*Short task 1:*
Reproduce the part of the piece on Purdue's NCAA tournament hopes that begins with the words "For Purdue fans, it" and ends after the words "Coach Matt Painter.".
*Short task 2:*
Write what comes next in the piece on Purdue basketball and the NCAA tournament, starting right after its final sentence.

*Supplied text:*

-- start --

It was just two short NCAA tournaments ago that I was making my first trek to my first NCAA tournament in Milwaukee where the Boilermakers faced off against that yellow and green in their first-round game. That yellow and green belongs to the Vermont Catamounts, one of the best nicknames in college sports, and a consistently difficult to defeat small-conference school who is also set to play in the XL center’s South Region, against an FSU team that improbably came back late to beat Purdue this season.
Why does this matter? Because the NCAA tournament is a time for reflection, of the season at hand, and the ones of the past. It all comes to an end here. There’s a dark sentiment to that, but in these first-round games, there is hope, a fresh light that this could be the time.
For Purdue fans, it is a constant fight of trying to not fall to the darkness while seeking the light. Most of that fight rests on their Coach Matt Painter.
And Coach Painter knows, despite the consistent success, the potential third straight trip to the Sweet Sixteen, that this is not enough. In one of those silly during TV timeout segments tournaments like to run, the United Center recorded and displayed answers to the starting to gray coach and a couple of his players. During one of the questions, they asked, ‘What would their super power to be?’ There was flying, and invisibility, and the other usuals you see in comic books, and then there was Coach Painter with a knowing smile.
“To get to the Final Four.”
There was a laugh, but the kind of laugh you give at a funeral. While it might have been funny, the tension was too much. It was too real.
But Purdue fans don’t have to look very far to find inspiration. The Villanova Wildcats and Jay Wright, likely second-round opponents for the Boilers, have not always been champions. In fact, for a long time, their fans felt a similar distrust in management. A certain [i]they’ll never make it all the way[i] mentality that is the kind of perversion that both stimulates the fan into railing against the coach and reserving them just a tiny bit of pain when the inevitable collapse does occur. A masturbatory ‘told you so’ that comes with the kind of joy you should feel guilty about.

-- end --

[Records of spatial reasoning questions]

-- start --

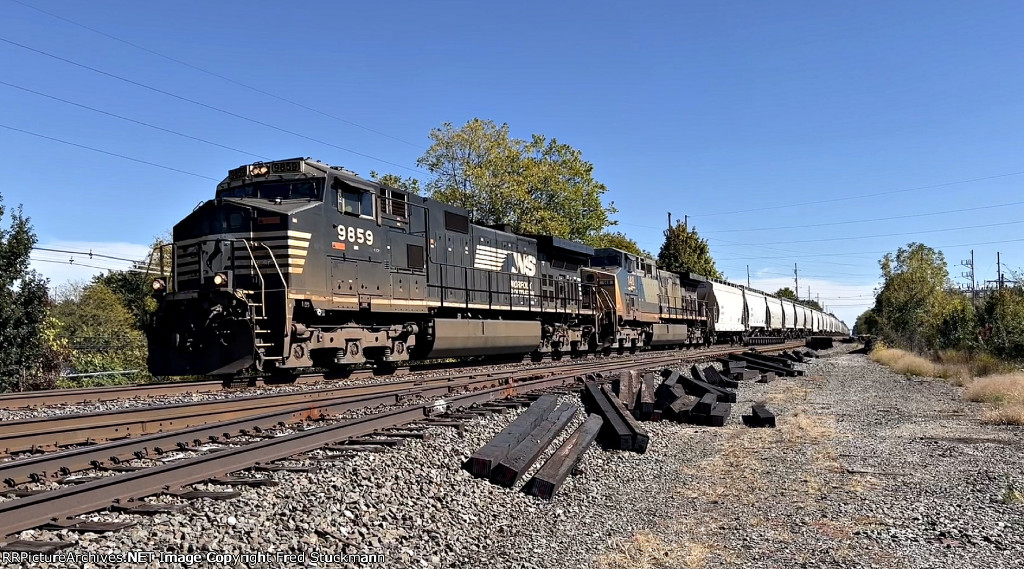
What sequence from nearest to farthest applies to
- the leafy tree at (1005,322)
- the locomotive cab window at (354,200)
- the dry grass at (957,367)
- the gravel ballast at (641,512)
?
the gravel ballast at (641,512), the locomotive cab window at (354,200), the dry grass at (957,367), the leafy tree at (1005,322)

-- end --

*Expected output 1:*
For Purdue fans, it is a constant fight of trying to not fall to the darkness while seeking the light. Most of that fight rests on their Coach Matt Painter.

*Expected output 2:*
Granted, it’s not an even exchange. Jay Wright had taken the Wildcats into the Final Four in just his fifth year. That didn’t change the narrative around his coaching when that was followed by early exits. He was still on the hot-seat, with a make or break season, and if certain breaks didn’t go his way or a bout of bad luck or injury hit just right, he’d never have stayed on with Villanova long enough to win two National Championships in three years.
In the case of coaches, it is almost always the egg that came before the chicken. It’s not until you’ve already won big on the biggest stage, that you’re the right person to carry your program to that big stage.
Which is why I’m here writing yet another apologist letter to the ‘ainters. Jay Wright still hasn’t made it to back to back sweet 16’s, by the way, not since his first two tournament trips with Villanova that resulted in a Sweet 16 loss followed by an Elite 8. But he did have five straight losses in the first or second round before, you know, winning 2 National Titles in 3 years.
There’s no real answer for that. The right players? Sure, maybe, but talent has fallen to less talent time and again. Coaching? No? The same coaches that win the tournament also fall in the first round.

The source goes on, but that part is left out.